Dr. Kent Brantly earned an undergraduate degree in biblical literature from Abilene Christian University in 2003. He then went on to earn his medical degree from Indiana University School of Medicine in 2009, after completing his residency in maternal-child health at a hospital in Fort Worth, Texas. He and his family then moved to Monrovia, Liberia, to serve with World Medical Mission, the medical missionary arm of Samaritan’s Purse. While treating patients of the Ebola virus in 2014, he contracted the deadly virus himself, and was then evacuated to Emory University Hospital where he recovered. Five years later, he returned with his family to Africa, this time to work in Zambia.
Now, not everyone is called overseas; there are certainly fine doctors and professionals of all kinds who serve God with their gifts wherever they are. But as I consider what it means to live as a citizen of God’s kingdom in my everyday life, Dr. Kent Brantly is a source of inspiration. His obedience to Christ led him to deny himself at great expense, almost costing him his life.
Jesus tells us in Luke 9:23, “If anyone wants to follow after me, let him deny himself, take up his cross daily, and follow me.” Our default setting is to do whatever is best for ourselves.
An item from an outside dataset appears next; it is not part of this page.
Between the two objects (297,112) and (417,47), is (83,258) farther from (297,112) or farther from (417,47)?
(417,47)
Sin most often leads us to take the easiest route, the path of least resistance. Faithful obedience calls us to a higher standard; we are to put God and His kingdom before ourselves and our selfish pursuits.
Only a fool would deny himself if this life were all we have. But we know that our lives are much more than this 80-to-90-year existence we experience on earth. To deny ourselves today and tomorrow and the next day is to invest in a kingdom that is forever. God in Christ calls us to come and die so that we may live! What a glorious trade to give up ourselves in this short life to experience the fullness of life and beauty.
In what ways might we take up our crosses and deny ourselves every day? Perhaps one of the easiest ways to practice this would be to make time with the Lord a priority above anything else we may want to do. Do you spend time in Scripture or in prayer before you watch television or play video games? What does it say about our priorities if we always find time to go hang out with the guys, but we can’t find time to serve at church? The denial of self is unnatural because righteousness and obedience are unnatural. We must rely on the Holy Spirit to convict us and turn our hearts toward the Savior we worship.